Meet Josh Booth

Joshua Booth’s interest in World War II began at the age of 3. While visiting a distant relative’s grave on Memorial Day, Booth’s grandmother told him of her cousin’s time in the service as a gunner on a bomber plane. With his mother’s help, Booth researched further into his relative’s life, and his passion for history was sparked.

“I just like that era in history. It’s the greatest generation probably,” Booth said. “I think we owe a lot to that generation cause they went through the depression and a war.”

In his free time, Booth plans to attend national and international auctions to collect military and historical items. Beyond history, he enjoys watching sports and going to farm auctions. Booth, a freshman studying science and agricultural journalism, also enjoys going to the Baptist Student Union, but is still looking to get more involved at MU.

Before college, Booth attended Cainsville R-1 High School where his graduating class totaled seven people.

“In a small town everybody knows what you do.  It makes you more diligent in what you do and the way you act,” Booth said. “I believe it is the best way and place to grow up in.”

His hometown of Cainsville has a population of 286.

He also played in summer baseball leagues and boys’ softball at Cainsville, one of only 20 high schools in northwest Missouri to have boys’ fastpitch softball.
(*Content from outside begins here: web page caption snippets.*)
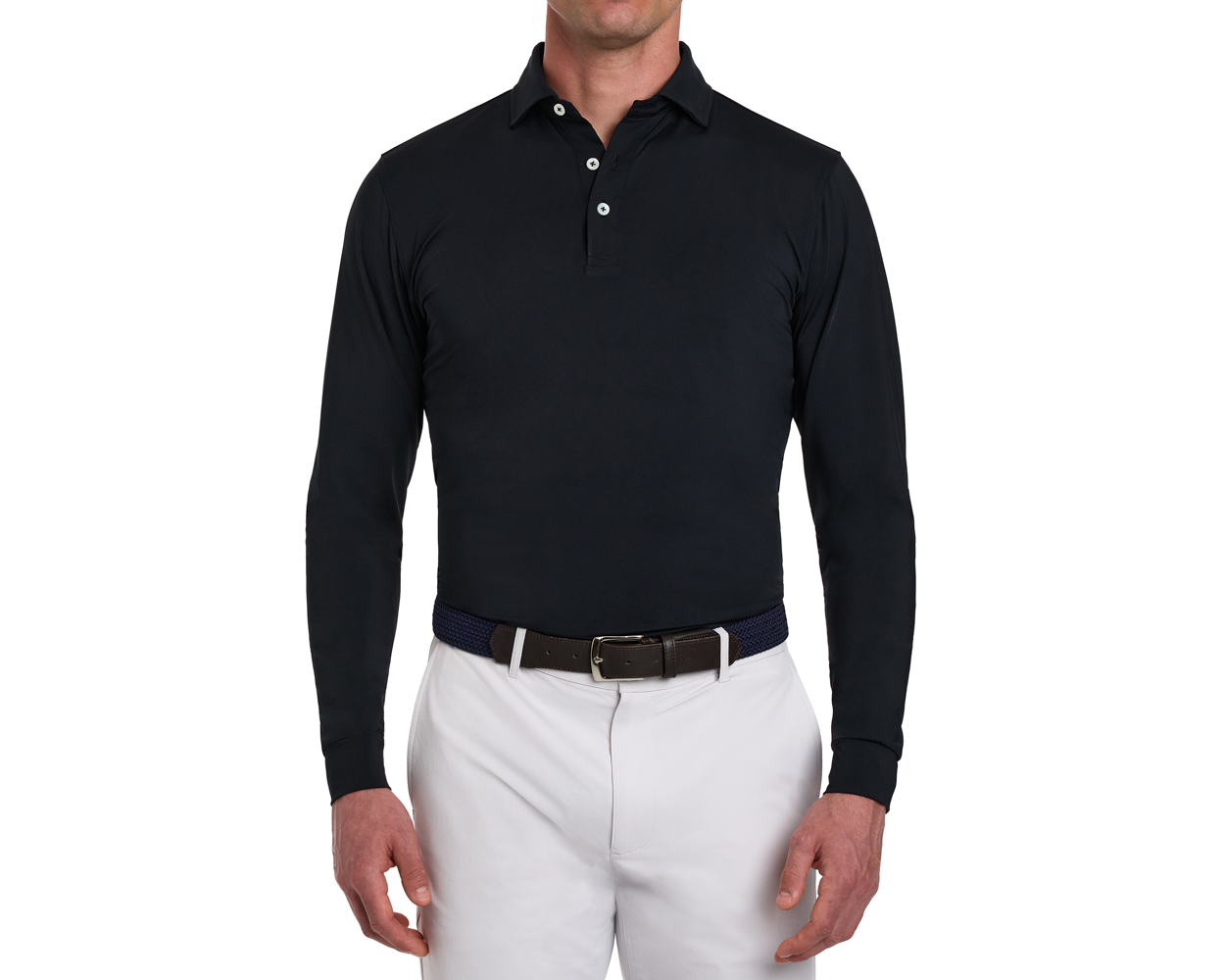 The Farrell Shirt: Black, long-sleeve polo with three-button placket, distinctive spread collar, worn with light trousers and a woven belt with leather accents.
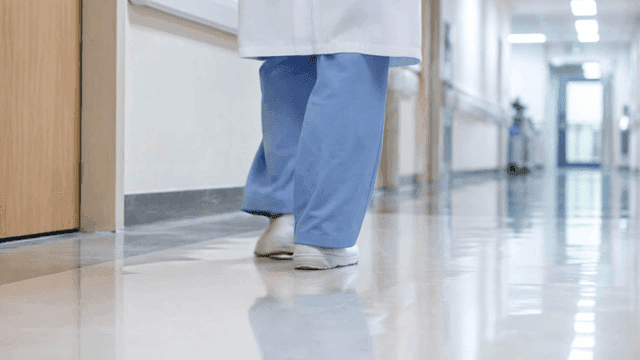 Doctor's shoes walking down hospital hallway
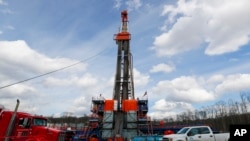 FILE - Work continues at a shale gas well drilling site in St. Mary's, Pa., March 12, 2020.(AP Photo/Keith Srakocic, File)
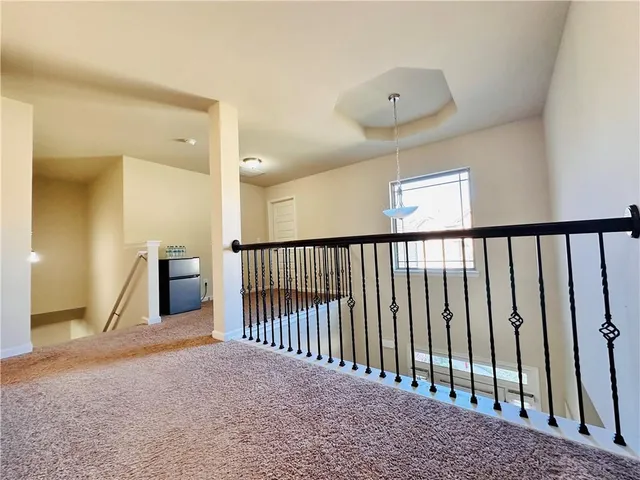 a view of a hallway with a window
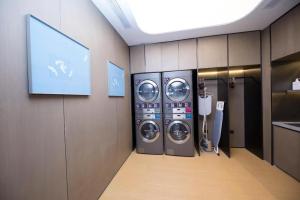 um quarto com duas máquinas de lavar roupa e uma televisão em Ji Hotel Jinan East Railway Station em Licheng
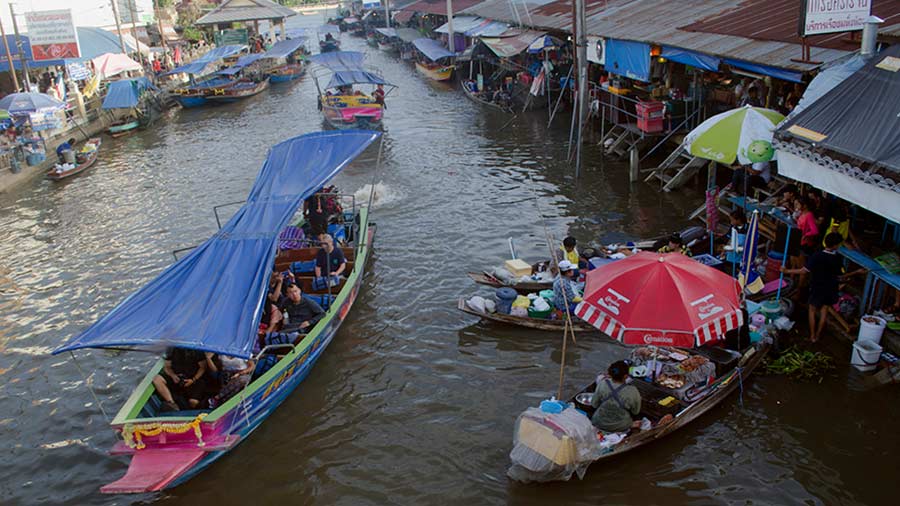 Cruising past the food boats at Amphawa Floating Market near Bangkok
“I liked playing softball because it was the closest thing I could get to baseball at my school,” Booth said.

Missouri is the only state that offers a high school boys’ fastpitch program.

Booth was actively involved in the Cainsville FFA Chapter, serving as the chapter president and showing pigs.

Booth’s interest in agriculture was sparked on his family farm where he raised cattle, pigs and chickens.

“On a farm you learn a lot of things.  One thing you do see is a lot of life, but also a lot of death,” Booth said.

He hopes to use his degree as an agricultural journalist to educate and inform the public of the common misconceptions that are associated with agriculture.

“An agricultural journalism degree will help me have a better understanding and purpose about agriculture,” Booth said.

In 10 years, Booth hopes to write for the state fair and raise pigs.

“At the state fair, agriculture is displayed a lot through shows and the people.  I want to write about them,” Booth said.